Quanta sfrontatezza ci vuole per credere di poter dispensare al prossimo improbabili lezioni di patriottismo di ritorno”, quando sei stato uno dei principali protagonisti della liquidazione a prezzo di saldo dell’industria di Stato italiana? Una domanda, questa, che bisognerebbe rivolgere a Romano Prodi, il quale, in un’illuminante intervista rilasciata nei giorni scorsi al quotidiano La Stampa, ci faceva gentilmente notare quanto possa risultare “difficile far politica, se si cede al potente di turno fino a umiliarsi”. L’umiliazione a cui il Professore faceva riferimento nel suo intervento, era quella relativa alla partita europea sui dazi, che avrebbe fatto segnare, secondo l’illustre parere dell’ex presidente del Consiglio, una cocente sconfitta politica per le istituzioni comunitarie, nonché un netto arretramento rispetto al “passato grintoso” dell’Unione europea.

“Quanti passi indietro abbiamo fatto”, osservava sprezzante l’ex premier, richiamando orgogliosamente i fasti europei di inizio millennio, allorquando il tandem tutto italiano composto da Romano Prodi e Mario Monti, rispettivamente presidente della Commissione europea e commissario europeo per la concorrenza, riusciva a gettare le basi “per una dottrina e una prassi antitrust”, riuscendo ad imporsi persino su colossi delle proporzioni di Microsoft, multata dai vertici europei del tempo per quasi 500 milioni di euro a causa della violazione delle leggi sulla concorrenza.

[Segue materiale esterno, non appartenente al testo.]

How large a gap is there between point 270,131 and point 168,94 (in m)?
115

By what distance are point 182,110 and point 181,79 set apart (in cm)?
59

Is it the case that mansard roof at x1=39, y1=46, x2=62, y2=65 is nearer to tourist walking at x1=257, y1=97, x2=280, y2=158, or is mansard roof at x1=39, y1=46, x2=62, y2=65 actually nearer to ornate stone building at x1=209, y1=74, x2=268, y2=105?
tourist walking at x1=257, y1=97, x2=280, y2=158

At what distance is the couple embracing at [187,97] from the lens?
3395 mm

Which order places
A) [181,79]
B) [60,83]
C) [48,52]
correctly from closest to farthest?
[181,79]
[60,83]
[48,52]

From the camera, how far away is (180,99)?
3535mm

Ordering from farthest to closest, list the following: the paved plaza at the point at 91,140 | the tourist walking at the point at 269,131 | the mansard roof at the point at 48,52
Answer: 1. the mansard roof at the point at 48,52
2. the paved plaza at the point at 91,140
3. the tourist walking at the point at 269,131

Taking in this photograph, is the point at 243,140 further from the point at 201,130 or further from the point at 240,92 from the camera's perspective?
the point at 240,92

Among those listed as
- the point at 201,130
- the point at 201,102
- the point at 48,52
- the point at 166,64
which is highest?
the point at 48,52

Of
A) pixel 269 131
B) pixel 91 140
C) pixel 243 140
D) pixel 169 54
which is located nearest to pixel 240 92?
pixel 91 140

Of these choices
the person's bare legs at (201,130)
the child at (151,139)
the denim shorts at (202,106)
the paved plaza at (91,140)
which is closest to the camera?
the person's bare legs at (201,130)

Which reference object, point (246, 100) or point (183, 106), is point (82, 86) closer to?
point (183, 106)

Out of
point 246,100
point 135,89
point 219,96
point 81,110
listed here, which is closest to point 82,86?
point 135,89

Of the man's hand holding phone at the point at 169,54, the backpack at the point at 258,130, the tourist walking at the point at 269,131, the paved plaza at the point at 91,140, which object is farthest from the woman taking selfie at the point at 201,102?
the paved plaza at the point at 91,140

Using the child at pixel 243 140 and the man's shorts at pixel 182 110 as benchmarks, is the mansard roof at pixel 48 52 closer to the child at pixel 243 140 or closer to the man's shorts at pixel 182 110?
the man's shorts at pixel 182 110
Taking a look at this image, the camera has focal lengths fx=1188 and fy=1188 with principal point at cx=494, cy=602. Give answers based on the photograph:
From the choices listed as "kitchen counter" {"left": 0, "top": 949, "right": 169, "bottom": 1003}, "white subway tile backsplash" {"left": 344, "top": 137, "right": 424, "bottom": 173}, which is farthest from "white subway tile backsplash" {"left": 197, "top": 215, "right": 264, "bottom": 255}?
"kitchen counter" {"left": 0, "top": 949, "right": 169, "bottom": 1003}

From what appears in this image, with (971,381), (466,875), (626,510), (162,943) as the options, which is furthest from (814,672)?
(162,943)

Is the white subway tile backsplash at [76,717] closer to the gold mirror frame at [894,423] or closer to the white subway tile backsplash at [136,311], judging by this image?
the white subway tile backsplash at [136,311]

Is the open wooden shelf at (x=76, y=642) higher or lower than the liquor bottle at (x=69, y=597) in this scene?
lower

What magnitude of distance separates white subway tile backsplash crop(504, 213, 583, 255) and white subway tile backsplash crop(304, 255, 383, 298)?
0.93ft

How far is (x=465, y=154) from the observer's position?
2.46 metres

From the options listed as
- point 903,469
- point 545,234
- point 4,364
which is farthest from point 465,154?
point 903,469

Una sanzione senza precedenti, ricorda fiero il Professore nella sua intervista, la più alta mai comminata ad un’impresa privata, emblema, almeno a suo dire, del peso specifico e dell’autorevolezza di una Commissione (quella da lui presieduta) non disposta a piegarsi agli interessi privati delle grandi multinazionali. Tutta un’altra storia rispetto a un presente cupo e inglorioso, fatto di continui cedimenti ed epocali umiliazioni, come quella, prontamente rievocata da Prodi, incassata nelle scorse ore dai vertici comunitari a margine della trattativa sui dazi.

Ciò detto e premesso, e pur riconoscendo l’inconsistenza politica di questa Commissione (sebbene quella guidata da Prodi non fosse da meno), non si può comunque fare a meno chiedersi: come può, l’uomo che, da presidente dell’Iri, diede il via alla colossale opera di dismissione del patrimonio pubblico bancario e industriale italiano, per poi completare l’opera una volta insediatosi a Palazzo Chigi, possedere la presunzione per pensare di poterci impartire lezioncine sul comportamento da assumere al cospetto dei potenti? Ma il Professore ci è oppure ci fa? Davvero non conserva neppure quel briciolo di decenza che basterebbe a suggerirgli che, almeno su determinati argomenti, farebbe molto meglio a tacere? A giudicare da certe “uscite a vuoto”, evidentemente no.

Invecchiando, il buon Romano ha colpevolmente dimenticato di aver per lungo tempo assecondato le perverse logiche del Britannia, talmente tanto da arrivare a dismettere anche quell’ultima dose di discernimento residua, persino quel pizzico di buonsenso che sarebbe stato sufficiente per comprendere che proprio lui no, almeno in tema di patriottismo, non è minimamente nella condizione di elargire buoni consigli a nessuno.